Saved entries:
* * * * * * * * *

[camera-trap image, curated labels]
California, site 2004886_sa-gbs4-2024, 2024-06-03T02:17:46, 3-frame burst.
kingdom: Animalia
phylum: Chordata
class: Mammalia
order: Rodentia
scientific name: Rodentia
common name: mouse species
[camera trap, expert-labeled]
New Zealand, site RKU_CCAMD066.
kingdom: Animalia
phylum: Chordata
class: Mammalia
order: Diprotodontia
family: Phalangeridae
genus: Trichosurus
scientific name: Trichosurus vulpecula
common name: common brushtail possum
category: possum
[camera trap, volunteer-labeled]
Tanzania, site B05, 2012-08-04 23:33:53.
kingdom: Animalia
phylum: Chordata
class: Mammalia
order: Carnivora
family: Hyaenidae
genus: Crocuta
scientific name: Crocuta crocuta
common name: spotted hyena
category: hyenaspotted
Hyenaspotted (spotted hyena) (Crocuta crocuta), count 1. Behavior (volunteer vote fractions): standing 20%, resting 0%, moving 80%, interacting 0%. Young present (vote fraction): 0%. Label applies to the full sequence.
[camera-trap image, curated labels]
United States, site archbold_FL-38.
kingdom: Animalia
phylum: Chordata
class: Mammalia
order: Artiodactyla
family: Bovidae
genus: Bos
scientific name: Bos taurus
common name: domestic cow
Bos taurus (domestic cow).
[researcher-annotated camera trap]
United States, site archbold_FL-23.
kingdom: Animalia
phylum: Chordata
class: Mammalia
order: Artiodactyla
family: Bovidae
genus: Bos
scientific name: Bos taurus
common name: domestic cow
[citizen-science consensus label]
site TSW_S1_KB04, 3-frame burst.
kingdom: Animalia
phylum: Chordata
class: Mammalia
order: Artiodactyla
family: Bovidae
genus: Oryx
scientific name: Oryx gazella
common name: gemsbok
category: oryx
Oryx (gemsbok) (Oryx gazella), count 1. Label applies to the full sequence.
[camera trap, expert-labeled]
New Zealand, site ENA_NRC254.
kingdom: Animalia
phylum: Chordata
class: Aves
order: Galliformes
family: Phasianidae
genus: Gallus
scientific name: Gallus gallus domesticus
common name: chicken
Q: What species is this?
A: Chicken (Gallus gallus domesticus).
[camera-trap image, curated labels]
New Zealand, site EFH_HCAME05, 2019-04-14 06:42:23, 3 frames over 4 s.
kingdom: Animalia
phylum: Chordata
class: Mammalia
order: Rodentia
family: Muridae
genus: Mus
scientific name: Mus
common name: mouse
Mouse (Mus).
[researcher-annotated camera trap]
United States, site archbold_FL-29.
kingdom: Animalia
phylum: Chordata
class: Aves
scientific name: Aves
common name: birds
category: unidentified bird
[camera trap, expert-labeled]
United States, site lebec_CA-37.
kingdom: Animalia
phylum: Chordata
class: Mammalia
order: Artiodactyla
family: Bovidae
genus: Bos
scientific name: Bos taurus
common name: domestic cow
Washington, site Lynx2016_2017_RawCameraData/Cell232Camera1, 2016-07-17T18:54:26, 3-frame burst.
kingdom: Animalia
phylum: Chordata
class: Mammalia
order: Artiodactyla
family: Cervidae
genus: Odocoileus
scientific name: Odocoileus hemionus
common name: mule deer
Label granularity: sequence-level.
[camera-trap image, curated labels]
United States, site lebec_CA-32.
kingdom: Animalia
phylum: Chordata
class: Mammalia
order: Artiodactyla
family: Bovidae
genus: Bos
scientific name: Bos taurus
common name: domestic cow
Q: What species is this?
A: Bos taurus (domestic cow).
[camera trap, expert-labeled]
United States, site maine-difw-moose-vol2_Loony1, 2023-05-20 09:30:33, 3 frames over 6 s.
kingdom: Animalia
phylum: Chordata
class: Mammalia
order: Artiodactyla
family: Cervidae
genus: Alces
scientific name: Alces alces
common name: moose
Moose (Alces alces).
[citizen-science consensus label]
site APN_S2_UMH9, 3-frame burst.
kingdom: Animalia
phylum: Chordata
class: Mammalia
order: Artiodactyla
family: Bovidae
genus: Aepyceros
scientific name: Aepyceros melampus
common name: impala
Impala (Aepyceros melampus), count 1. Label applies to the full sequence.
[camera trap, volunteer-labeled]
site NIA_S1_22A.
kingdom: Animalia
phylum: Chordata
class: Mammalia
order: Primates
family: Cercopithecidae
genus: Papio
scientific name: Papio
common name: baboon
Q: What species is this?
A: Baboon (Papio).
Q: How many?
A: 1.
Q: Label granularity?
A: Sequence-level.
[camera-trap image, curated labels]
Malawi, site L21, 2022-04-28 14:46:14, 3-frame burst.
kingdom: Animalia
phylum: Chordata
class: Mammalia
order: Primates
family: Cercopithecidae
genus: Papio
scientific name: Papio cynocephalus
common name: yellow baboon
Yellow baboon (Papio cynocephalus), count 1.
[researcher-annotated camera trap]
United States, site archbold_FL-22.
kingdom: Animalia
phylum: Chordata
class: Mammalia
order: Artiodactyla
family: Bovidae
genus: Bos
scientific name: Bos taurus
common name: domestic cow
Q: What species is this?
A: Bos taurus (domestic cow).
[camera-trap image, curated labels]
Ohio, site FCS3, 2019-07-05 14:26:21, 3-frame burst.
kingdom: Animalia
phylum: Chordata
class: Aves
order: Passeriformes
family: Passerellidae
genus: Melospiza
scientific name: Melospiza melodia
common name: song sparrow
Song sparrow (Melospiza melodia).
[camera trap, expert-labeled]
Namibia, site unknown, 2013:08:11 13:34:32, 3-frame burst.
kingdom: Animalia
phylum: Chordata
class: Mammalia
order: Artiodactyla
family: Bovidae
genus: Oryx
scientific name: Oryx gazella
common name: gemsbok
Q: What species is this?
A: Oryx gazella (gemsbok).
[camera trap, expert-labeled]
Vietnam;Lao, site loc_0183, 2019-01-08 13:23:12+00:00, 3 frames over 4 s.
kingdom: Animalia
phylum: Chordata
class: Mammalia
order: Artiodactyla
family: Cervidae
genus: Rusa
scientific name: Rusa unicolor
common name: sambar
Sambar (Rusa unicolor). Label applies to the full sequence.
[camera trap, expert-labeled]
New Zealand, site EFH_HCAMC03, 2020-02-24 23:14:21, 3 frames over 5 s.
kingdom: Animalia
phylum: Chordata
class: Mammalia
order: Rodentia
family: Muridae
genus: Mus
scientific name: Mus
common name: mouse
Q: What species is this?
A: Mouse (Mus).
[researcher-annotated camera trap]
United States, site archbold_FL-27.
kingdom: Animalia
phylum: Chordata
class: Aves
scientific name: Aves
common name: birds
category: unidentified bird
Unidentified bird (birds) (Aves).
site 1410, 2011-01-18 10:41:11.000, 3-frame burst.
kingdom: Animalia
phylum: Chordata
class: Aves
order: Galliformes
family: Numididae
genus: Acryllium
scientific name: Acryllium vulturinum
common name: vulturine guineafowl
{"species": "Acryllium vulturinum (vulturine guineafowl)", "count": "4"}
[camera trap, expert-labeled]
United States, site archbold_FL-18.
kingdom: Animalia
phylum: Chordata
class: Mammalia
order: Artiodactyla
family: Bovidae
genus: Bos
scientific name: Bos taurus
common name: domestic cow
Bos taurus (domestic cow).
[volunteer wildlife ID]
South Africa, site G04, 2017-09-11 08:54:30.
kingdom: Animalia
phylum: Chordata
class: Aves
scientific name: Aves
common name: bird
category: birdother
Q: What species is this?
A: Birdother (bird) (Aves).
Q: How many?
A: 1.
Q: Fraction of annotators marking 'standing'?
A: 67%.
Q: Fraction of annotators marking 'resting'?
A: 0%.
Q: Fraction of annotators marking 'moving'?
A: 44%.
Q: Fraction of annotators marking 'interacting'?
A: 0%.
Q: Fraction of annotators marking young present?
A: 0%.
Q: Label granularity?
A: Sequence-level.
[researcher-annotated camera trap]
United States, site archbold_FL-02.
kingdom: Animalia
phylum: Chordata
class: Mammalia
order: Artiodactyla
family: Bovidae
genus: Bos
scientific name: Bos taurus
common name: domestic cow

* * * * * * * * *

Task objective: The line containing "A: Chicken (Gallus gallus domesticus)." marks the end: copy exactly every line from the top of the data above down to it, that line included.

Response below:
[camera-trap image, curated labels]
California, site 2004886_sa-gbs4-2024, 2024-06-03T02:17:46, 3-frame burst.
kingdom: Animalia
phylum: Chordata
class: Mammalia
order: Rodentia
scientific name: Rodentia
common name: mouse species
[camera trap, expert-labeled]
New Zealand, site RKU_CCAMD066.
kingdom: Animalia
phylum: Chordata
class: Mammalia
order: Diprotodontia
family: Phalangeridae
genus: Trichosurus
scientific name: Trichosurus vulpecula
common name: common brushtail possum
category: possum
[camera trap, volunteer-labeled]
Tanzania, site B05, 2012-08-04 23:33:53.
kingdom: Animalia
phylum: Chordata
class: Mammalia
order: Carnivora
family: Hyaenidae
genus: Crocuta
scientific name: Crocuta crocuta
common name: spotted hyena
category: hyenaspotted
Hyenaspotted (spotted hyena) (Crocuta crocuta), count 1. Behavior (volunteer vote fractions): standing 20%, resting 0%, moving 80%, interacting 0%. Young present (vote fraction): 0%. Label applies to the full sequence.
[camera-trap image, curated labels]
United States, site archbold_FL-38.
kingdom: Animalia
phylum: Chordata
class: Mammalia
order: Artiodactyla
family: Bovidae
genus: Bos
scientific name: Bos taurus
common name: domestic cow
Bos taurus (domestic cow).
[researcher-annotated camera trap]
United States, site archbold_FL-23.
kingdom: Animalia
phylum: Chordata
class: Mammalia
order: Artiodactyla
family: Bovidae
genus: Bos
scientific name: Bos taurus
common name: domestic cow
[citizen-science consensus label]
site TSW_S1_KB04, 3-frame burst.
kingdom: Animalia
phylum: Chordata
class: Mammalia
order: Artiodactyla
family: Bovidae
genus: Oryx
scientific name: Oryx gazella
common name: gemsbok
category: oryx
Oryx (gemsbok) (Oryx gazella), count 1. Label applies to the full sequence.
[camera trap, expert-labeled]
New Zealand, site ENA_NRC254.
kingdom: Animalia
phylum: Chordata
class: Aves
order: Galliformes
family: Phasianidae
genus: Gallus
scientific name: Gallus gallus domesticus
common name: chicken
Q: What species is this?
A: Chicken (Gallus gallus domesticus).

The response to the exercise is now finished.